まあ、渡されたなら弾くか。とちらりとインシグニア嬢の方へ目を遣れば、七弦のエラトだ。しかも五本の指全てに爪を付け、軽く爪弾いただけで、背筋が震える程上手いと分かる。
「あー、えーと、歌はお任せしますので、演奏の方に集中させて貰っても?」
「? はい。分かりました」
良かった。あのレベルのエラトの演奏なんて、付いていくだけで大変だ。
「では」
二人で呼吸を合わせ、エラトを爪弾く。おおおお! 七弦のエラトの音色は初めて聴いたけど、凄え! 耳からだけでなく、身体が七弦の音に震える。圧倒されそうな技量。それだけじゃない。音色が複雑なうえにメロディアスで、何もしたくなくなる。ただこの恍惚に溺れたい。が! それを歯を食いしばって堪えながら、俺もエラトを演奏する。流石にここでボーッとするなんてインシグニア嬢へ不敬極まる。
「〜〜♪」
そうやって頑張って演奏していると、『春の訪れ』を歌い出すインシグニア嬢。
お…………。
…………美しい。地声からしてシルクのように滑らかだったものが、歌になると更に美しいものになる。正しく春の風の如く身体に靡き、心を洗い流してくれるような歌声だ。
「?」
「!」
歌っていたインシグニア嬢が、俺の方を見て首を傾げた。それにハッとなる。余りの美しい歌声に、俺の演奏が止まっていたからだ。俺は慌ててインシグニア嬢に追従するように演奏を重ねていく。
✕✕✕✕✕
「す、済みません。下手な演奏を聴かせてしまって」
「いえ。フェイルーラ様と一緒にデュエット出来て、楽しかったです」
ああ、気を利かせてしまっているなあ、これは。
「フェイルーラ様、そろそろお時間かと」
侍女の一人の言にハッとなる。
「もうそんなお時間ですか? 済みません、インシグニア嬢、夜分に付き合わせて」
「いえ、楽しい時間でした。私もまだまだフェイルーラ様とデュエットしていたかったです」
そう言って貰えたのは素直に嬉しいが、結婚前の男女が、いくら婚約しているとしても、そうそう夜遅くまで一緒にいるのは外聞が悪いはず。

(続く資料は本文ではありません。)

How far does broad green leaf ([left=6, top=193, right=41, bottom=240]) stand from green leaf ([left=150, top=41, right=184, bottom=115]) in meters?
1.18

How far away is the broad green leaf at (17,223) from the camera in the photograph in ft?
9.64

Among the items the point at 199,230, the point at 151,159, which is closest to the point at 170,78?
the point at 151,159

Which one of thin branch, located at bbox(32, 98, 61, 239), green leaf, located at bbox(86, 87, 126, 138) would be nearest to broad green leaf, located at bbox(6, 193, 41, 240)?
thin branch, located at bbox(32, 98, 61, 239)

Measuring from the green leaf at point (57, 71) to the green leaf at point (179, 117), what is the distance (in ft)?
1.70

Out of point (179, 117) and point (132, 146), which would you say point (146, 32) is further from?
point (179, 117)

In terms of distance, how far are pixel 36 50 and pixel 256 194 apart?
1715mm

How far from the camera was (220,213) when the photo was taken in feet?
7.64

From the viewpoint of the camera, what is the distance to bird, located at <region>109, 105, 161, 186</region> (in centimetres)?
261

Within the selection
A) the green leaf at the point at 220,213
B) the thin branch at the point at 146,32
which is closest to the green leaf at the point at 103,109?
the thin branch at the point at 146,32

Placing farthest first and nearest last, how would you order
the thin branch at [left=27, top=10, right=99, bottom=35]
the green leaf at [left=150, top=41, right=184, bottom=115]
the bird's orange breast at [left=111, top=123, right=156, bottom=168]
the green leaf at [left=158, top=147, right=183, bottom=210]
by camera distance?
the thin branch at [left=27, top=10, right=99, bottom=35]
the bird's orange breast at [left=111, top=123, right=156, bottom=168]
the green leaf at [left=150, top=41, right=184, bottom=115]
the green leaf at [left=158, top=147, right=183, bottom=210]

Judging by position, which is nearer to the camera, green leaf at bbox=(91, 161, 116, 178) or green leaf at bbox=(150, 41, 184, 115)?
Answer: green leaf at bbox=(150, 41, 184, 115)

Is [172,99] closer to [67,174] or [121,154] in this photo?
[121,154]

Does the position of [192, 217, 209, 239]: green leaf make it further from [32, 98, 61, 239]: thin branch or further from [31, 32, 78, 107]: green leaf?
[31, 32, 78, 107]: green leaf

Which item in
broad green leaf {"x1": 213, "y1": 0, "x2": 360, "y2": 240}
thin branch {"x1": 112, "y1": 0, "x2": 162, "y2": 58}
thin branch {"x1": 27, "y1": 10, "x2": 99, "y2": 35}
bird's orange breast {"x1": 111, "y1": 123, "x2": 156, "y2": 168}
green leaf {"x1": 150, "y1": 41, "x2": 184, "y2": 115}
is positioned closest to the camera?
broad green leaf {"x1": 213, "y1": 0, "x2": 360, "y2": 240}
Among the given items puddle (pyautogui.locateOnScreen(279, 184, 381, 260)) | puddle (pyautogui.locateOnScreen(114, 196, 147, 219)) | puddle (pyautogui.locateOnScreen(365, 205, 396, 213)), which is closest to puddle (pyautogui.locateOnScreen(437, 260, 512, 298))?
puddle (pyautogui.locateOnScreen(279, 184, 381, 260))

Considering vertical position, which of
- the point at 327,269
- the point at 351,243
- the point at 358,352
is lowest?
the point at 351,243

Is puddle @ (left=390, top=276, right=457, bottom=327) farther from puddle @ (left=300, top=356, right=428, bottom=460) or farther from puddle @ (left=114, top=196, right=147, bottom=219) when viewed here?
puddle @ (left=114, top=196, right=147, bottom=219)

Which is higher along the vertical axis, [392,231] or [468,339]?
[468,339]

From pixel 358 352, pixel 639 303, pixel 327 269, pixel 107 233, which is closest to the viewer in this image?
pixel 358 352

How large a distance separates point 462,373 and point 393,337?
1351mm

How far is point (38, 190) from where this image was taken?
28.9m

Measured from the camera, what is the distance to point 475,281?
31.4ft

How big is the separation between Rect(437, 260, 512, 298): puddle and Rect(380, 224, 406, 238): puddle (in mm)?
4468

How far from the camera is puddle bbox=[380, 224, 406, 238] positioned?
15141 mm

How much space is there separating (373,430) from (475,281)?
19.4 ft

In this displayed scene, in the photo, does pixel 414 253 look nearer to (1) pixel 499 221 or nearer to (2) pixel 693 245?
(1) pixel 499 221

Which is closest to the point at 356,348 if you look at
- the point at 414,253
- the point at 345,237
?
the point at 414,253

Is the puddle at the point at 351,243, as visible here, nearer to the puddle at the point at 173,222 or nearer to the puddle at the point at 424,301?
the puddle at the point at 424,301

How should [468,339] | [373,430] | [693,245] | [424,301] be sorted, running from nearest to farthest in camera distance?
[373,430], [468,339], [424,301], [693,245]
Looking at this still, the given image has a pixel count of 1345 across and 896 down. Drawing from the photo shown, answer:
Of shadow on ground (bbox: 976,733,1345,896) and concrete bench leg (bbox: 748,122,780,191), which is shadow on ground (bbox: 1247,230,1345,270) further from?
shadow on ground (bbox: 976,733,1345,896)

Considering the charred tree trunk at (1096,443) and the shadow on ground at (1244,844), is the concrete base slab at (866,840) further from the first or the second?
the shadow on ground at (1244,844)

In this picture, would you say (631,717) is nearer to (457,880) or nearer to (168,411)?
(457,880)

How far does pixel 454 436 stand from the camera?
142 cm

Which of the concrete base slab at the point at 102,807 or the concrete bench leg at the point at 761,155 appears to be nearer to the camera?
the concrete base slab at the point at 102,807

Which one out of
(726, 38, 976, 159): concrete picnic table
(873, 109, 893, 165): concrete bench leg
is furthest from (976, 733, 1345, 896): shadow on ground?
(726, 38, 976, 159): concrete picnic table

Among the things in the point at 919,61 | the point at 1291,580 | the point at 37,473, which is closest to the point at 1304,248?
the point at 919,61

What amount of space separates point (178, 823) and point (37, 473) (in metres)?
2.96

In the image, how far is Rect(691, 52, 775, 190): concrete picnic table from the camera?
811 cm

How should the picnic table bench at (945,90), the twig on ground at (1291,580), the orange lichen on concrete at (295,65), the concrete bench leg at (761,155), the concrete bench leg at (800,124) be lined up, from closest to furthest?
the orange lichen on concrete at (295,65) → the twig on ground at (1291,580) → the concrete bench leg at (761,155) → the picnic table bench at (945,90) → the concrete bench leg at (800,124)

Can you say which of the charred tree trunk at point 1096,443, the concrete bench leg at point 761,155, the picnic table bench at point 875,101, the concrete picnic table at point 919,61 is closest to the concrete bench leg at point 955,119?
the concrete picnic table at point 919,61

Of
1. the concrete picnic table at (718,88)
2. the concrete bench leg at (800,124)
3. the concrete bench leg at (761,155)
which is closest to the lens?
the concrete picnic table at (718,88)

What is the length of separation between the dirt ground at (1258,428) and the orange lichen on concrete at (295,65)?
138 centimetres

「では、また後日に。それまでにエラトの腕を磨いてきます!」
今回の演奏はボロボロだったからなあ。
「まあ、それでは私ももっと演奏を頑張らないといけませんね」
いやいやいや、それ以上上手くなられたら、デュエットなんて出来なくなるから。…………いや! 俺もインシグニア嬢と婚約したんだ。弱音は禁止!
「またデュエット出来る日を楽しみにしておきます」
俺はインシグニア嬢にそう返し、東屋を後にしたのだった。